Hi its so easy, we just sit in the MH with our two dogs. They don't have to be secured or in a cage unless you personally wish them to be.

There is hardly that much movement and it is similiar to being parked up somewhere.

On the return journey watch out for the pet section before you proceed to check in, we missed it the first time.


----------



## CliffyP (Dec 19, 2008)

Briarose said:


> Hi its so easy, we just sit in the MH with our two dogs. They don't have to be secured or in a cage unless you personally wish them to be.
> 
> There is hardly that much movement and it is similiar to being parked up somewhere.
> 
> On the return journey watch out for the pet section before you proceed to check in, we missed it the first time.


We missed it as well the first time. Its before the check in barriers and to the right hand side.

When we board we usually have a buttie and a coffee and by the time we have had it, we are out the other end.
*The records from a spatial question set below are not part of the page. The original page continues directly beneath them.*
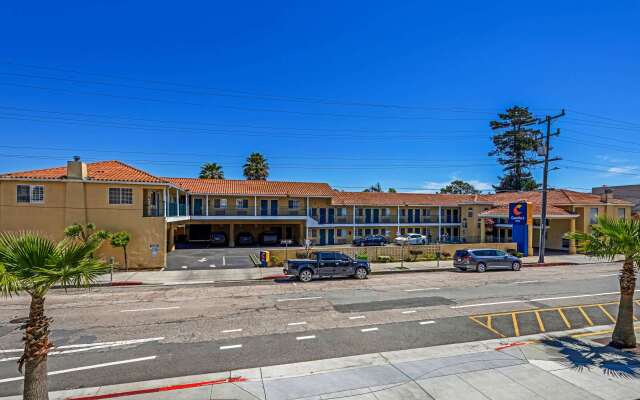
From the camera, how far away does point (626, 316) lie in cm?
975

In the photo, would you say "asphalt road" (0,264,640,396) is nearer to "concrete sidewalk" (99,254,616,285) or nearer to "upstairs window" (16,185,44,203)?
"concrete sidewalk" (99,254,616,285)

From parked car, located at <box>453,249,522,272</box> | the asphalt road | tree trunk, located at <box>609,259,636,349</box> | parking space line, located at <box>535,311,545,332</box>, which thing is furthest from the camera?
parked car, located at <box>453,249,522,272</box>

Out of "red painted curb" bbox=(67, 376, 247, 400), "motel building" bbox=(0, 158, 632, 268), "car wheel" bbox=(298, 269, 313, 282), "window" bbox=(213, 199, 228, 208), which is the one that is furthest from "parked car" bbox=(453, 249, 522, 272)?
"window" bbox=(213, 199, 228, 208)

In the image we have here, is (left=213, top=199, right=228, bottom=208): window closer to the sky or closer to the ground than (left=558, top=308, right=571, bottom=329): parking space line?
closer to the sky

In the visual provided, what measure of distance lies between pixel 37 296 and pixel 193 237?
3949 cm

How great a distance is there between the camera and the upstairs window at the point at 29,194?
24125 millimetres

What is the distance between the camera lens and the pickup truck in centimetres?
2066

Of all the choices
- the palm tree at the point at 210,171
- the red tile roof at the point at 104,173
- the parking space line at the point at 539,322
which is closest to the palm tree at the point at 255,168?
the palm tree at the point at 210,171

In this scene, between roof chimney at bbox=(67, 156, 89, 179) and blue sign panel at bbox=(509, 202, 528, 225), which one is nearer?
roof chimney at bbox=(67, 156, 89, 179)

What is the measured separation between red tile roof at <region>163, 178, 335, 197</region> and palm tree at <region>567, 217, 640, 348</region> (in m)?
33.0

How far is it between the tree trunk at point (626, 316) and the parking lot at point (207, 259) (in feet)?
69.7

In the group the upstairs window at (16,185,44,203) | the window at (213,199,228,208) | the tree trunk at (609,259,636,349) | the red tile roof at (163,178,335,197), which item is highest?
the red tile roof at (163,178,335,197)

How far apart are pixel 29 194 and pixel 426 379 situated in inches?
1083

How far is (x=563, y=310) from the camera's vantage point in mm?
14078
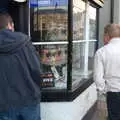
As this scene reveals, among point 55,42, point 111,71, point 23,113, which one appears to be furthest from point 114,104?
point 55,42

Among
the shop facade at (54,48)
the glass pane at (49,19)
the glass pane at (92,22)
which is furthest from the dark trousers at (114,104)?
the glass pane at (92,22)

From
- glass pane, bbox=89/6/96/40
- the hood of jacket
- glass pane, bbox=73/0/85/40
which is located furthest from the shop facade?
glass pane, bbox=89/6/96/40

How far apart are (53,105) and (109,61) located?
→ 129cm

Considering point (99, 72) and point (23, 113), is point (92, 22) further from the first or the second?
point (23, 113)

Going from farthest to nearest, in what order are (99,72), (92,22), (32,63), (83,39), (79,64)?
1. (92,22)
2. (83,39)
3. (79,64)
4. (99,72)
5. (32,63)

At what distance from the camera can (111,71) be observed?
4.73 m

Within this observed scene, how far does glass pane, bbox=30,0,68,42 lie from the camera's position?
18.2 feet

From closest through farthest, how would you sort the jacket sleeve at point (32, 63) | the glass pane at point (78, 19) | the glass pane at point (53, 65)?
1. the jacket sleeve at point (32, 63)
2. the glass pane at point (53, 65)
3. the glass pane at point (78, 19)

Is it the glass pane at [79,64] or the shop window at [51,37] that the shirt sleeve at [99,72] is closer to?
the shop window at [51,37]

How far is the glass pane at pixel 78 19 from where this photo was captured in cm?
611

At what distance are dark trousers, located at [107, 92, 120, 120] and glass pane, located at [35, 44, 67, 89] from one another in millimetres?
1150

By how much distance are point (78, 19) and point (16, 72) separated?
2.97 m

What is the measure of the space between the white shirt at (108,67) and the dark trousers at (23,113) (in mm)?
1011

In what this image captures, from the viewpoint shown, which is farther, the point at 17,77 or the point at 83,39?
the point at 83,39
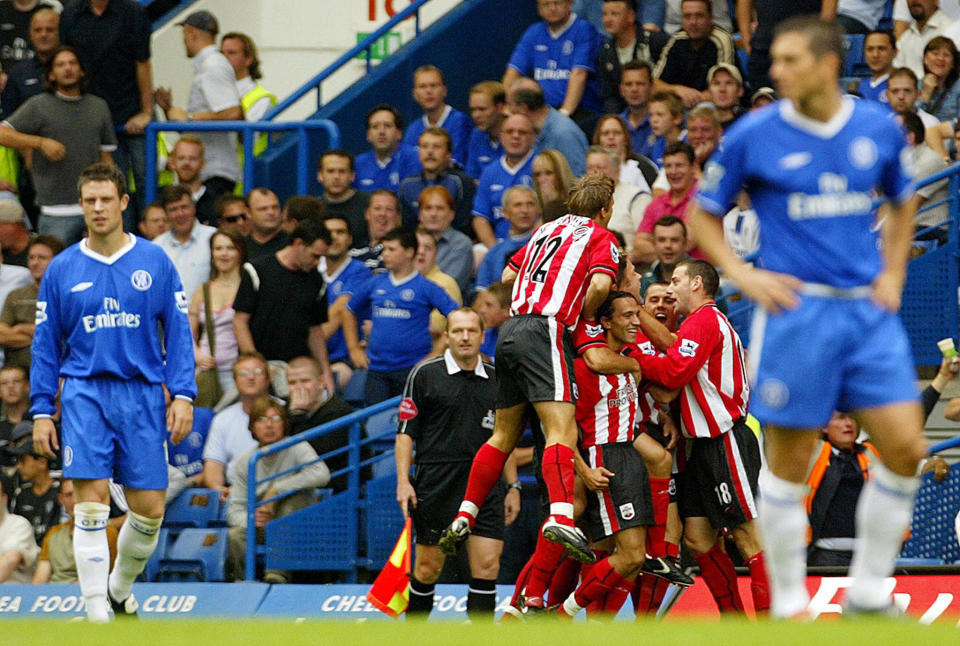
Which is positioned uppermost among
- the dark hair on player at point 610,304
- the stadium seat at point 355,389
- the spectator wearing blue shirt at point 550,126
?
the spectator wearing blue shirt at point 550,126

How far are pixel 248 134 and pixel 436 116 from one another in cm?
177

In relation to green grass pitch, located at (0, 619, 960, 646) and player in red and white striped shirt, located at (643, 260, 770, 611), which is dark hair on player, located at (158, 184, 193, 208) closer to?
player in red and white striped shirt, located at (643, 260, 770, 611)

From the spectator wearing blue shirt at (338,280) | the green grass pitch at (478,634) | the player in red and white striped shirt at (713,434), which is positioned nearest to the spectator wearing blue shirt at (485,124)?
the spectator wearing blue shirt at (338,280)

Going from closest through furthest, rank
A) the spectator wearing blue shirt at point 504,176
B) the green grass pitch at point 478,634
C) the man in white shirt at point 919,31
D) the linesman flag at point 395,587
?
the green grass pitch at point 478,634 → the linesman flag at point 395,587 → the spectator wearing blue shirt at point 504,176 → the man in white shirt at point 919,31

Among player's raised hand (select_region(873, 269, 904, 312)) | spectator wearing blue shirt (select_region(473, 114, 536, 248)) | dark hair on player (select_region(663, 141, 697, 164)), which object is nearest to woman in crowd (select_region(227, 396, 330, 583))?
spectator wearing blue shirt (select_region(473, 114, 536, 248))

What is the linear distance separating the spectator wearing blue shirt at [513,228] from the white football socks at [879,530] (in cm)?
675

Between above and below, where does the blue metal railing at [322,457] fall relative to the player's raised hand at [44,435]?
below

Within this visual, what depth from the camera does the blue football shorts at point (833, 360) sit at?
593cm

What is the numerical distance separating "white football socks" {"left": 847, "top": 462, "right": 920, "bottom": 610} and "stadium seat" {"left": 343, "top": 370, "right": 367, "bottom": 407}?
24.8 feet

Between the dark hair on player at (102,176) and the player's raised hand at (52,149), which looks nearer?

Its the only way to travel with a pet


----------



## xgx (Oct 14, 2005)

CliffyP said:


> .... usually have a buttie and a coffee....


Snap! (as in 'same as' and not 'scran'  )

(still nowhere near the ironing board yet Nette :roll: )


----------



## Briarose (Oct 9, 2007)

xgx said:


> CliffyP said:
> 
> 
> > .... usually have a buttie and a coffee....
> ...


 :lol: well you are better than me I still haven't had a shower and got dressed :x not a pretty sight LOL


----------



## CliffyP (Dec 19, 2008)

xgx said:


> CliffyP said:
> 
> 
> > .... usually have a buttie and a coffee....
> ...


And you feel such a pratt arferward when they point out the great big paw print and the arrow :lol:


----------



## HeatherChloe (Oct 18, 2009)

Eurotunnel is brilliant with your dog.

On the way out, you just drive onto the train as normal. Dog can be wherever you want, whever you like your dog to be at any time - I got out of the driving seat and went for a lie down on my bed, and so did Chloe. 

On the way back, when you get to Calais, you go to the dog passport control - you park outside and walk in with your dog. You show the dog passport, duly stamped by vet the day before, and they hand you the microchip reader to check the dog is who you say he or she is. Then they hand you a thing to show that the dog is all checked and you hang it in your window with the tickety thing. 

It couldn't be easier, and it's the only way to travel abroad with your dog.


----------